_Textauszug_
Ich erinnere mich gut … es war irgendwann um Weihnachten herum. Ich hatte mich am Nachmittag mit meinem geistlichen Begleiter getroffen und mitten in unser Gespräch stellte er mir die Frage: Weihnachten, Krippe, Geburt, Stall - wer oder was wären Sie denn in diesem Jahr? Maria, Josef, einer der Hirten, einer der Könige? Oder vielleicht der Stall, der Stern, der Esel?
Die Frage hat mich seitdem nicht mehr losgelassen - und ich stelle sie mir immer wieder an Weihnachten neu. Wer bin ich dieses Jahr? Mit wem kann ich mich besonders gut identifizieren? Ist mir Josef besonders nahe, der so fürsorglich Maria und das Kind schützt und die Laterne hält? Bin ich einer der Hirten, die draußen in der Nacht Wache halten? Oder bin ich der Engel, der anderen die frohe Botschaft verkündet? Gut - es gibt auch Jahre, in denen ich mich eher wie der Esel fühle oder der Stall, der sich gar nicht vorstellen kann, dass in ihm Gott zur Welt kommen will … darf ja auch mal sein.
Ja, die Weihnachtsgeschichte ist und bleibt gleich … und wir hören jedes Jahr die gleiche Geschichte. Spannend daran ist, wo und wie ich mich aktuell in diesem Jahr neu in dieser Geschichte „positioniere" - und das sagt eher etwas über mich aus, nicht über diese Geschichte.

(Extrahierte Zeilen)
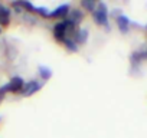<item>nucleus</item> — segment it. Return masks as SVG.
Segmentation results:
<instances>
[{
	"mask_svg": "<svg viewBox=\"0 0 147 138\" xmlns=\"http://www.w3.org/2000/svg\"><path fill=\"white\" fill-rule=\"evenodd\" d=\"M94 22L100 26H105L107 30H110V19H108V9H107V5L102 3V2H98L97 3V7L95 10L91 13Z\"/></svg>",
	"mask_w": 147,
	"mask_h": 138,
	"instance_id": "nucleus-1",
	"label": "nucleus"
},
{
	"mask_svg": "<svg viewBox=\"0 0 147 138\" xmlns=\"http://www.w3.org/2000/svg\"><path fill=\"white\" fill-rule=\"evenodd\" d=\"M25 84L26 82H25V79L22 76H15L6 85H3L0 89H2L5 94H7V92H10V94H20L23 86H25Z\"/></svg>",
	"mask_w": 147,
	"mask_h": 138,
	"instance_id": "nucleus-2",
	"label": "nucleus"
},
{
	"mask_svg": "<svg viewBox=\"0 0 147 138\" xmlns=\"http://www.w3.org/2000/svg\"><path fill=\"white\" fill-rule=\"evenodd\" d=\"M40 88H42V82L38 81V79H32V81H29V82L25 84V86H23V89H22L20 94H22L23 96H30V95H33L35 92H38Z\"/></svg>",
	"mask_w": 147,
	"mask_h": 138,
	"instance_id": "nucleus-3",
	"label": "nucleus"
},
{
	"mask_svg": "<svg viewBox=\"0 0 147 138\" xmlns=\"http://www.w3.org/2000/svg\"><path fill=\"white\" fill-rule=\"evenodd\" d=\"M69 12H71V6L69 5H61L58 6L55 10H52L49 13V19H66L69 16Z\"/></svg>",
	"mask_w": 147,
	"mask_h": 138,
	"instance_id": "nucleus-4",
	"label": "nucleus"
},
{
	"mask_svg": "<svg viewBox=\"0 0 147 138\" xmlns=\"http://www.w3.org/2000/svg\"><path fill=\"white\" fill-rule=\"evenodd\" d=\"M10 20H12V10L0 3V26L2 27H6L10 25Z\"/></svg>",
	"mask_w": 147,
	"mask_h": 138,
	"instance_id": "nucleus-5",
	"label": "nucleus"
},
{
	"mask_svg": "<svg viewBox=\"0 0 147 138\" xmlns=\"http://www.w3.org/2000/svg\"><path fill=\"white\" fill-rule=\"evenodd\" d=\"M72 39L75 40L77 45L87 43V40H88V30L87 29H82V27H77L75 32H74V35H72Z\"/></svg>",
	"mask_w": 147,
	"mask_h": 138,
	"instance_id": "nucleus-6",
	"label": "nucleus"
},
{
	"mask_svg": "<svg viewBox=\"0 0 147 138\" xmlns=\"http://www.w3.org/2000/svg\"><path fill=\"white\" fill-rule=\"evenodd\" d=\"M115 22H117V26H118V29H120L121 33H128V30H130V20H128L127 16L118 15L117 19H115Z\"/></svg>",
	"mask_w": 147,
	"mask_h": 138,
	"instance_id": "nucleus-7",
	"label": "nucleus"
},
{
	"mask_svg": "<svg viewBox=\"0 0 147 138\" xmlns=\"http://www.w3.org/2000/svg\"><path fill=\"white\" fill-rule=\"evenodd\" d=\"M84 16H85V13H84L82 9H71L68 17H69L74 23H75L77 26H80V23L84 20Z\"/></svg>",
	"mask_w": 147,
	"mask_h": 138,
	"instance_id": "nucleus-8",
	"label": "nucleus"
},
{
	"mask_svg": "<svg viewBox=\"0 0 147 138\" xmlns=\"http://www.w3.org/2000/svg\"><path fill=\"white\" fill-rule=\"evenodd\" d=\"M39 76H40V79L45 82V81H49L51 78H52V75H53V72H52V69H49V68H46V66H39Z\"/></svg>",
	"mask_w": 147,
	"mask_h": 138,
	"instance_id": "nucleus-9",
	"label": "nucleus"
},
{
	"mask_svg": "<svg viewBox=\"0 0 147 138\" xmlns=\"http://www.w3.org/2000/svg\"><path fill=\"white\" fill-rule=\"evenodd\" d=\"M62 45H63L65 49H68L69 52H77V50H78V45L75 43V40H74L72 38H66Z\"/></svg>",
	"mask_w": 147,
	"mask_h": 138,
	"instance_id": "nucleus-10",
	"label": "nucleus"
},
{
	"mask_svg": "<svg viewBox=\"0 0 147 138\" xmlns=\"http://www.w3.org/2000/svg\"><path fill=\"white\" fill-rule=\"evenodd\" d=\"M19 3V6L22 7V9H25L26 12H29V13H36V10H38V7L35 6V5H32L30 2H18Z\"/></svg>",
	"mask_w": 147,
	"mask_h": 138,
	"instance_id": "nucleus-11",
	"label": "nucleus"
},
{
	"mask_svg": "<svg viewBox=\"0 0 147 138\" xmlns=\"http://www.w3.org/2000/svg\"><path fill=\"white\" fill-rule=\"evenodd\" d=\"M80 5H81V7L85 9V12H91V13H92V12L95 10V7H97V3H95V2H85V0H82Z\"/></svg>",
	"mask_w": 147,
	"mask_h": 138,
	"instance_id": "nucleus-12",
	"label": "nucleus"
},
{
	"mask_svg": "<svg viewBox=\"0 0 147 138\" xmlns=\"http://www.w3.org/2000/svg\"><path fill=\"white\" fill-rule=\"evenodd\" d=\"M5 95H6V94H5V92H3L2 89H0V102H2V101L5 99Z\"/></svg>",
	"mask_w": 147,
	"mask_h": 138,
	"instance_id": "nucleus-13",
	"label": "nucleus"
},
{
	"mask_svg": "<svg viewBox=\"0 0 147 138\" xmlns=\"http://www.w3.org/2000/svg\"><path fill=\"white\" fill-rule=\"evenodd\" d=\"M2 33H3V27H2V26H0V35H2Z\"/></svg>",
	"mask_w": 147,
	"mask_h": 138,
	"instance_id": "nucleus-14",
	"label": "nucleus"
},
{
	"mask_svg": "<svg viewBox=\"0 0 147 138\" xmlns=\"http://www.w3.org/2000/svg\"><path fill=\"white\" fill-rule=\"evenodd\" d=\"M146 58H147V49H146Z\"/></svg>",
	"mask_w": 147,
	"mask_h": 138,
	"instance_id": "nucleus-15",
	"label": "nucleus"
},
{
	"mask_svg": "<svg viewBox=\"0 0 147 138\" xmlns=\"http://www.w3.org/2000/svg\"><path fill=\"white\" fill-rule=\"evenodd\" d=\"M146 29H147V26H146Z\"/></svg>",
	"mask_w": 147,
	"mask_h": 138,
	"instance_id": "nucleus-16",
	"label": "nucleus"
}]
</instances>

_Schriftliche Übung_
Schreiben Sie aus dem Textauszug die Stelle von „Die Frage hat“ bis einschließlich „über diese Geschichte.“ wortgetreu ab.

_Gelöste Aufgabe_
Die Frage hat mich seitdem nicht mehr losgelassen - und ich stelle sie mir immer wieder an Weihnachten neu. Wer bin ich dieses Jahr? Mit wem kann ich mich besonders gut identifizieren? Ist mir Josef besonders nahe, der so fürsorglich Maria und das Kind schützt und die Laterne hält? Bin ich einer der Hirten, die draußen in der Nacht Wache halten? Oder bin ich der Engel, der anderen die frohe Botschaft verkündet? Gut - es gibt auch Jahre, in denen ich mich eher wie der Esel fühle oder der Stall, der sich gar nicht vorstellen kann, dass in ihm Gott zur Welt kommen will … darf ja auch mal sein.
Ja, die Weihnachtsgeschichte ist und bleibt gleich … und wir hören jedes Jahr die gleiche Geschichte. Spannend daran ist, wo und wie ich mich aktuell in diesem Jahr neu in dieser Geschichte „positioniere" - und das sagt eher etwas über mich aus, nicht über diese Geschichte.